YOUR TASK:
Only lines holding "aria" are wanted; copy each of them from the records below.

Saved data entries:
%%
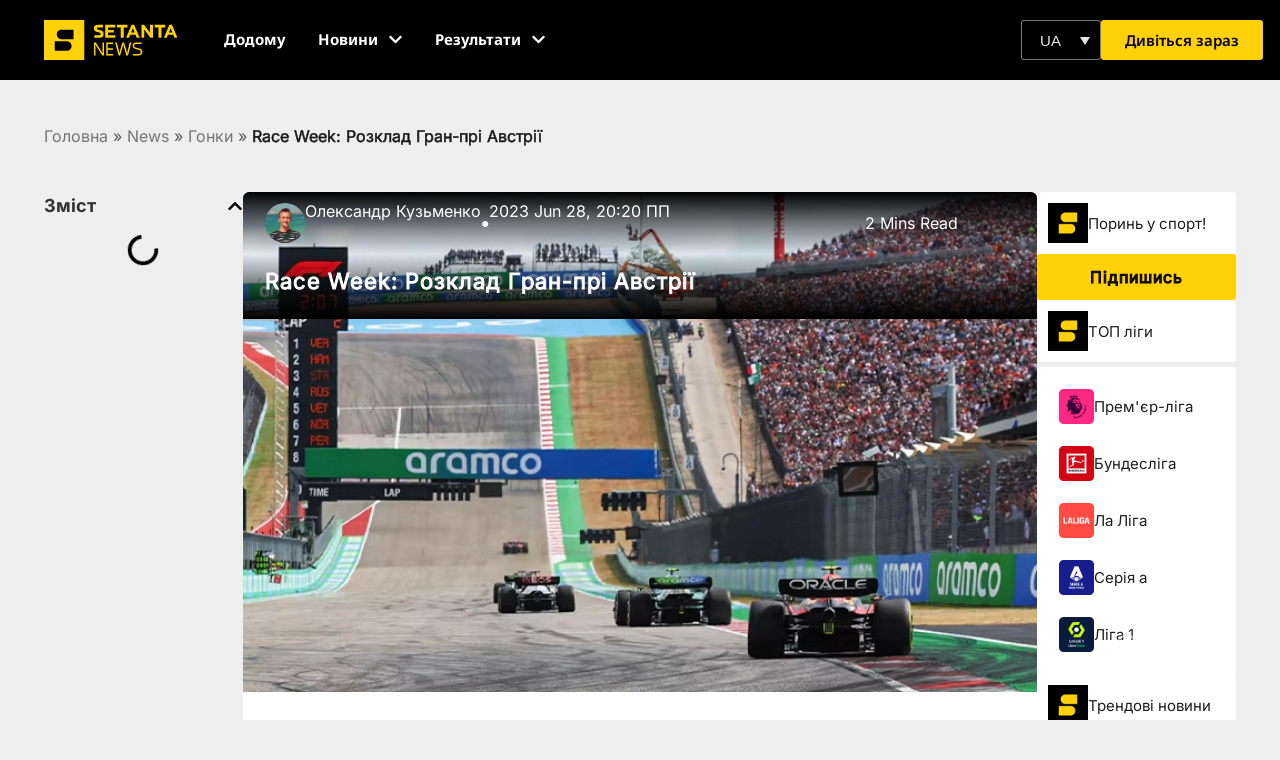

--- FILE ---
content_type: text/javascript; charset=utf-8
request_url: https://setantasports.com/wp-content/cache/min/1/wp-content/plugins/setantaTournamentTables~/assets/js/ajax.js?ver=1764869220
body_size: 8
content:
jQuery(document).ready(function($){$('.championatDropdown-select--content .championatDropdown-select--item').on('click',function(e){$(".championatDropdown-select--content").css({display:'none'});$(".championatDropdown-selected--item").html($(this).html());setTimeout(function(){$(".championatDropdown-select--content").removeAttr('style')},500)
$.ajax({url:my_ajax_object.ajax_url,type:'POST',data:{action:'pass_forgot_t',championatID:$(this).data('id'),},success:function(response){$('#championats-tableWidget').html(response)},error:function(xhr,status,error){console.log('AJAX error:',error)}})})})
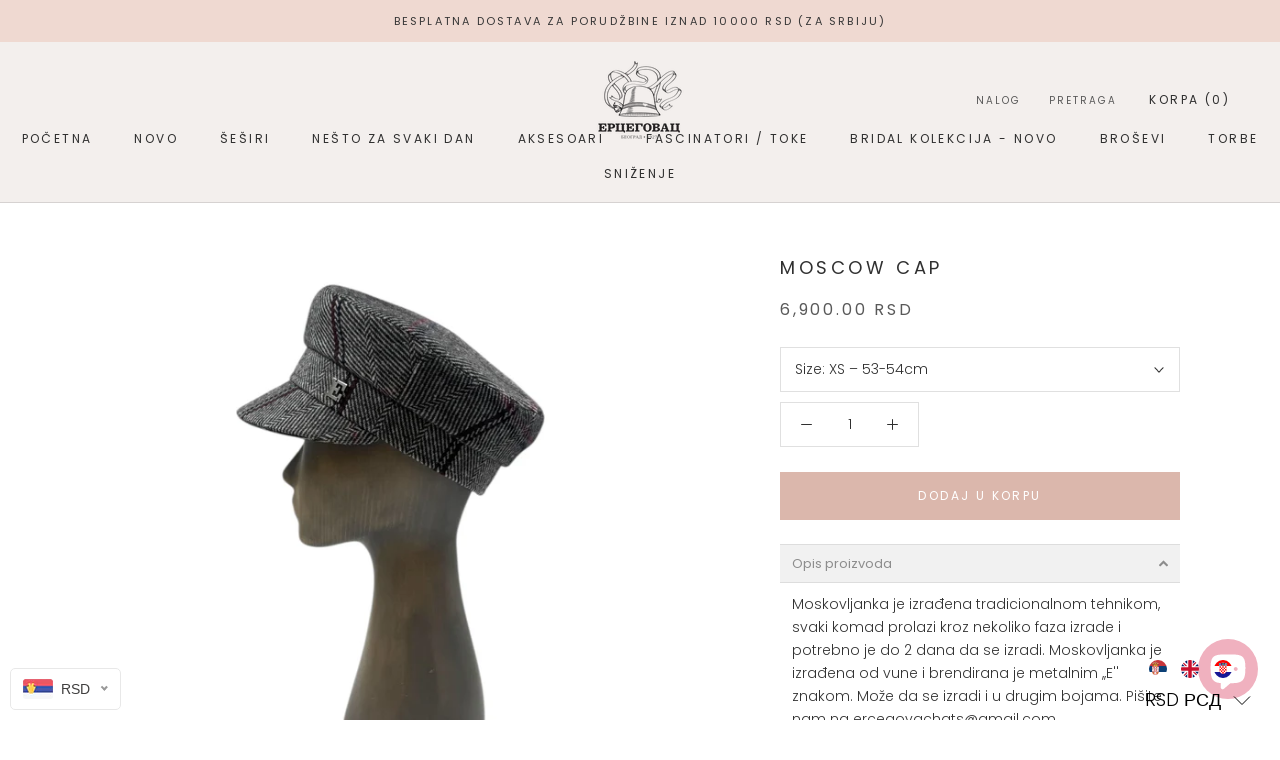

--- FILE ---
content_type: text/html; charset=utf-8
request_url: https://www.ercegovachats.com/hr/cart?view=drawer&timestamp=1769016483623
body_size: 741
content:
<div id="sidebar-cart" class="Drawer Drawer--fromRight" aria-hidden="true" data-section-id="cart" data-section-type="cart" data-section-settings='{
  "type": "drawer",
  "itemCount": 0,
  "drawer": true,
  "hasShippingEstimator": false
}'>
  <div class="Drawer__Header Drawer__Header--bordered Drawer__Container">
      <span class="Drawer__Title Heading u-h4">Korpa</span>

      <button class="Drawer__Close Icon-Wrapper--clickable" data-action="close-drawer" data-drawer-id="sidebar-cart" aria-label="Zatvori korpu"><svg class="Icon Icon--close" role="presentation" viewBox="0 0 16 14">
      <path d="M15 0L1 14m14 0L1 0" stroke="currentColor" fill="none" fill-rule="evenodd"></path>
    </svg></button>
  </div>

  <form class="Cart Drawer__Content" action="/hr/cart" method="POST" novalidate>
    <div class="Drawer__Main" data-scrollable><div class="Cart__ShippingNotice Text--subdued">
          <div class="Drawer__Container"><p>Još <span><span class=money> 7,000 RSD </span></span> i imaš pravo na besplatnu dostavu!</p></div>
        </div><p class="Cart__Empty Heading u-h5">Tvoja korpa je prazna</p></div></form>
</div>

--- FILE ---
content_type: text/javascript; charset=utf-8
request_url: https://www.ercegovachats.com/hr/cart/update.js
body_size: 107
content:
{"token":"hWN7s5NqgPpHSzlVOpPykRhx?key=ca89c9869607d7e55d06cd4786318fe0","note":null,"attributes":{"language":"hr"},"original_total_price":0,"total_price":0,"total_discount":0,"total_weight":0.0,"item_count":0,"items":[],"requires_shipping":false,"currency":"RSD","items_subtotal_price":0,"cart_level_discount_applications":[],"discount_codes":[],"items_changelog":{"added":[]}}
%%
REPLY TO THE TASK:
<div id="sidebar-cart" class="Drawer Drawer--fromRight" aria-hidden="true" data-section-id="cart" data-section-type="cart" data-section-settings='{
      <button class="Drawer__Close Icon-Wrapper--clickable" data-action="close-drawer" data-drawer-id="sidebar-cart" aria-label="Zatvori korpu"><svg class="Icon Icon--close" role="presentation" viewBox="0 0 16 14">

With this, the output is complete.